SELECTED PASSAGE Start Marker
- The Washington Times - Thursday, September 14, 2023

Public safety regulators in California are voting Thursday on Gov. Gavin Newsom’s proposal to crack down on organized retail crime by sending millions of dollars to police departments and prosecutors.

The Board of State and Community Corrections vote could greenlight the $267 million investment distributed among 55 cities and counties. Funding would be delivered as soon as Oct. 1 if approved by the board.

Mr. Newsom, a Democrat, said the funds would let local police hire more cops and help district attorneys dedicate more time to pursuing charges against robbers who have been stealing six figures’ worth of merchandise.      

“Enough with these brazen smash-and-grabs,” Mr. Newsom said in a press release. “With an unprecedented $267 million investment, Californians will soon see more takedowns, more police, more arrests and more felony prosecutions. When shameless criminals walk out of stores with stolen goods, they’ll walk straight into jail cells.”

Many of the cities included in the proposed spending are in the Bay Area or Los Angeles and its neighboring counties.

Both parts of the state have been slammed by aggressive retail theft, often in the form of flash-mob robberies where crooks make off with armfuls of expensive goods in less than a minute.

Last month in the Los Angeles area, an Yves Saint Laurent store had $300,000 worth of merchandise stolen and a Nordstrom had upward of $100,000 taken in two incidents.
SELECTED PASSAGE End Marker
DATA EXTRACT Start Marker
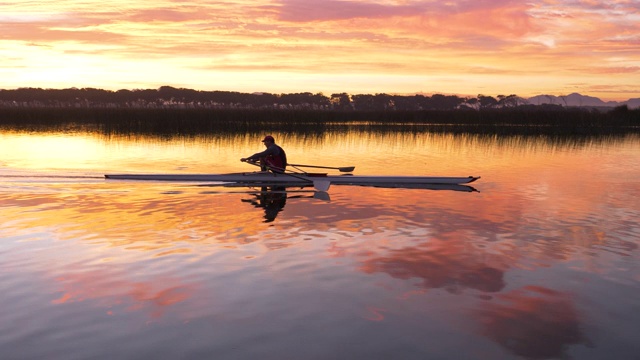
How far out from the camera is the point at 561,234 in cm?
1105

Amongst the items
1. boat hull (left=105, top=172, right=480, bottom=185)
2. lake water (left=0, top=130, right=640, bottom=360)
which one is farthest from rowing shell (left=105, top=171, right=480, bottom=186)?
lake water (left=0, top=130, right=640, bottom=360)

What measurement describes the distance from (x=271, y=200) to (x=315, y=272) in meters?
6.89

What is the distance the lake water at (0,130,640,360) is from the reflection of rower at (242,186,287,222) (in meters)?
0.07

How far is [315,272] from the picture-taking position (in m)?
8.23

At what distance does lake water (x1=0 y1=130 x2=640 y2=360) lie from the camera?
5918 millimetres

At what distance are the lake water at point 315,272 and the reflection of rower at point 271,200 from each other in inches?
2.9

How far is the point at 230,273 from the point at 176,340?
224 centimetres

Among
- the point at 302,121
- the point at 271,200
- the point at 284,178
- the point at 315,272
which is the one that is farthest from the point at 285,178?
the point at 302,121

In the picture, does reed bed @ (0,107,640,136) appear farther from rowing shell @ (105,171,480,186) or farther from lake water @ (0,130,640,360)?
lake water @ (0,130,640,360)

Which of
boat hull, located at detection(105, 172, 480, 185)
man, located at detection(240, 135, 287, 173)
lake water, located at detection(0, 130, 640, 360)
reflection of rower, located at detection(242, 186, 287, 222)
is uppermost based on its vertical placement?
man, located at detection(240, 135, 287, 173)

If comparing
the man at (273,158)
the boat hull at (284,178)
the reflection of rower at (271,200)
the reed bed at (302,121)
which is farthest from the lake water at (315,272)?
the reed bed at (302,121)

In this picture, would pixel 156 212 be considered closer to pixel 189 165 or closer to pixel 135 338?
pixel 135 338

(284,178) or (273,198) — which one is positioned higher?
(284,178)

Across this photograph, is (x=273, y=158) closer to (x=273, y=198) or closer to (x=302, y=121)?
DATA EXTRACT End Marker
▶ TASK OBJECTIVE: Write the next part of the news report on Gov. Newsom's $267 million retail crime proposal, picking up after its last sentence.

▶ ANSWER FOR THIS EXERCISE:
A Walgreens in San Francisco chained up its freezer section in July after it repeatedly was pillaged by thieves. Meanwhile, the owners of a family-run hardware store in the city said it lost $700,000 in a year due to the organized theft.

The proposed cash infusion put forward by Mr. Newsom would be used to fully staff retail theft investigative units, install new surveillance technology and target the thieves with blitz operations run by local police departments.

Funding given to district attorneys’ offices would create prosecution teams dedicated to organized retail theft as well as build information hubs that show all related retail theft investigations in a given county.

In total, 41 sheriff’s offices and police departments across California will be awarded over $23 million from the state, and 13 district attorneys’ offices each will get more than $2 million.